Araştırma konusu eylemlerin "anayasal düzene ve bu düzenin işleyişine" yönelik mahiyet taşıyıp taşımadığı yönünden değerlendirilmesi gerektiği belirtilen raporda, "araç failler" değil, "amaç fiil" üzerinde durulması gerektiği vurgulandı.
Raporda, faillerin "görevleri gereği sahip oldukları imkan ve vasıtaların niteliği ve niceliği"ne göre Ceza Muhakemesi Kanunu'nun (CMK) 161. maddesine eklenen sekizinci bendinde belirtilen, "TCK'nın 302, 309, 311, 312, 313, 314, 315 ve 316. maddelerinde düzenlenen suçları görev sırasında işlenmiş olsa bile Cumhuriyet savcılarınca doğrudan soruşturma yapılır" hükmüne dikkati çekildi.

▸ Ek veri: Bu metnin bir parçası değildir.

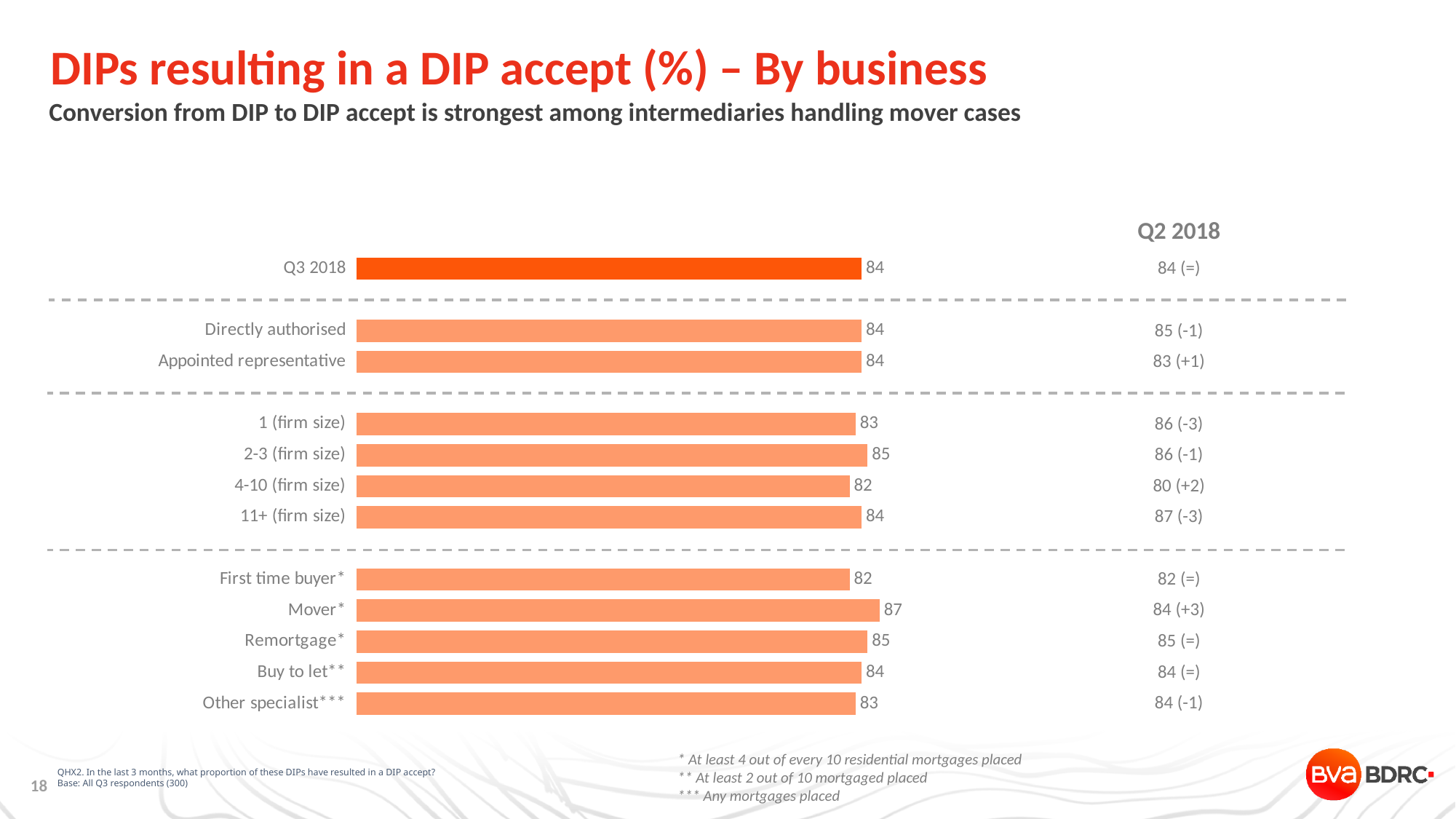
Among the firm size categories, which has the lowest value? 4-10 (firm size) What kind of chart is shown on the slide? Bar chart What is the difference between the values for Mover and First time buyer? 5 What is the value for 4-10 (firm size)? 82 Which is larger, the value for 2-3 (firm size) or the value for 1 (firm size)? 2-3 (firm size) Which category has the highest value in the chart? Mover What is the value for Mover in the chart? 87 What is the Q2 2018 value shown for Mover? 84 (+3) What is the title of the chart on the slide? DIPs resulting in a DIP accept (%) – By business How many bars are plotted in the chart? 12 What is the value for Q3 2018 overall? 84 What is the difference between the values for Remortgage and Other specialist? 2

Bu çerçevede, "devletin birliğini ve ülke bütünlüğünü bozmak, anayasayı ihlal, yasama organına karşı suç, hükümete karşı suç, Türkiye Cumhuriyeti Hükümeti'ne karşı silahlı isyan, silahlı örgüt, silah sağlama ve devletin güvenliğine karşı suçlar ile anayasal düzen ve bu düzen işleyişine karşı suçları", görevde işlemiş olsalar bile yetkili idari merkezden izin alınmaksızın, cumhuriyet savcılarınca doğrudan soruşturma yapılabileceğinin anlaşıldığı kaydedildi.
SUÇ TARİHİ 2008 VE SONRASI
Raporda, iletişime müdahaleler gerçekleştirdiği belirlenen sorumlular hakkında, İstanbul Cumhuriyet Başsavcılığı'nca gereğinin takdir ve ifası istendi.
"Kapsam dışı bırakılan konular ve nedenleri" de belirtilen raporda, olayın öğrenilme tarihi olarak 17 Mart 2014, olay yeri ve tarihi olarak da İstanbul 2008 yılı ve sonrası gösterilirken, hakkında rapor düzenlenen dönemin emniyet görevlilerinin isimlerine yer verildi.
Usulsüzlükle dinlenilen şahıslar, çalıştıkları kurumlar ve ne maksatla dinlenildikleri, belge, bilgi ve yazışmalarla tek tek sıralandığı ve 3 bin sayfayı geçen rapor, 13 klasörden oluşuyor.